▶ Task
Take every line from the entries below that includes the word "values" and copy it.

▶ Provided material
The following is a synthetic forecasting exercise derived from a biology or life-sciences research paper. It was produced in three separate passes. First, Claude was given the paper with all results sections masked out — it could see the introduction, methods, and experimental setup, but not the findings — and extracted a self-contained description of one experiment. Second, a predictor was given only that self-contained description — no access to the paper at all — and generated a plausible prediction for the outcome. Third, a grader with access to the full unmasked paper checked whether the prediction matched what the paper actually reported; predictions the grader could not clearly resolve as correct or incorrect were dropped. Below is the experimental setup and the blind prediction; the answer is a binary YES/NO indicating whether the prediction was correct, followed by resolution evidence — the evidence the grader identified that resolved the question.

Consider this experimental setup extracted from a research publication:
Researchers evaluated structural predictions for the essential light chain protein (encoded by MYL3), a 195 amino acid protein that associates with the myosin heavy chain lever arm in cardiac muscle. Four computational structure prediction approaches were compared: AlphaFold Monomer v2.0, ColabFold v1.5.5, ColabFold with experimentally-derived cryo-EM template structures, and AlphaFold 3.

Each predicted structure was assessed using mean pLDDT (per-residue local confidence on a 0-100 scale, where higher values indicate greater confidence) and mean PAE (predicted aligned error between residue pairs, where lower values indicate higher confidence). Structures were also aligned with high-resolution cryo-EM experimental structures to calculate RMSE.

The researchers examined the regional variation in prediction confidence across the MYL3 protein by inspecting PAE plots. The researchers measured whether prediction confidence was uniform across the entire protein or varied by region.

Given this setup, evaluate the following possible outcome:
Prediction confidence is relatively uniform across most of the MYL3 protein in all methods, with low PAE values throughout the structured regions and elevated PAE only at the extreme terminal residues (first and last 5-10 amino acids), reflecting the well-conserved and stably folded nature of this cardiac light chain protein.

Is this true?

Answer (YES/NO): NO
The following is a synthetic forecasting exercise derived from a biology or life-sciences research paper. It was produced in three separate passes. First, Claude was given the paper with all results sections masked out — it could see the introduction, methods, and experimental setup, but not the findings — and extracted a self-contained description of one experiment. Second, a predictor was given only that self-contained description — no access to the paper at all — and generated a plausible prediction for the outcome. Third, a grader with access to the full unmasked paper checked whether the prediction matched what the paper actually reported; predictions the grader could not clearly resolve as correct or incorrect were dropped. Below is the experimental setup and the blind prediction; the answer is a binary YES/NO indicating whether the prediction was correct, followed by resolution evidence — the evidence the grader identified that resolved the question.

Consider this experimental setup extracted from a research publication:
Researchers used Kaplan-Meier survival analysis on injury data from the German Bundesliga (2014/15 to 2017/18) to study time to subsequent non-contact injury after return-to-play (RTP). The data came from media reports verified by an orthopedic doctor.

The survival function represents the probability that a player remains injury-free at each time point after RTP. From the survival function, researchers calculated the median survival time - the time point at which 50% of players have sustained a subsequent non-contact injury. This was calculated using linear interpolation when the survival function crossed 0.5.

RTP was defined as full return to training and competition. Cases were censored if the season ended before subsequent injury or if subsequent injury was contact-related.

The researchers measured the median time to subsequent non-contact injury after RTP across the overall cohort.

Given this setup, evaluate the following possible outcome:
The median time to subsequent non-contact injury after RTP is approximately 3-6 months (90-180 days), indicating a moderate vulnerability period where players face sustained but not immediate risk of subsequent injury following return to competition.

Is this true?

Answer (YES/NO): NO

▶ Completed exercise
Each predicted structure was assessed using mean pLDDT (per-residue local confidence on a 0-100 scale, where higher values indicate greater confidence) and mean PAE (predicted aligned error between residue pairs, where lower values indicate higher confidence). Structures were also aligned with high-resolution cryo-EM experimental structures to calculate RMSE.
Prediction confidence is relatively uniform across most of the MYL3 protein in all methods, with low PAE values throughout the structured regions and elevated PAE only at the extreme terminal residues (first and last 5-10 amino acids), reflecting the well-conserved and stably folded nature of this cardiac light chain protein.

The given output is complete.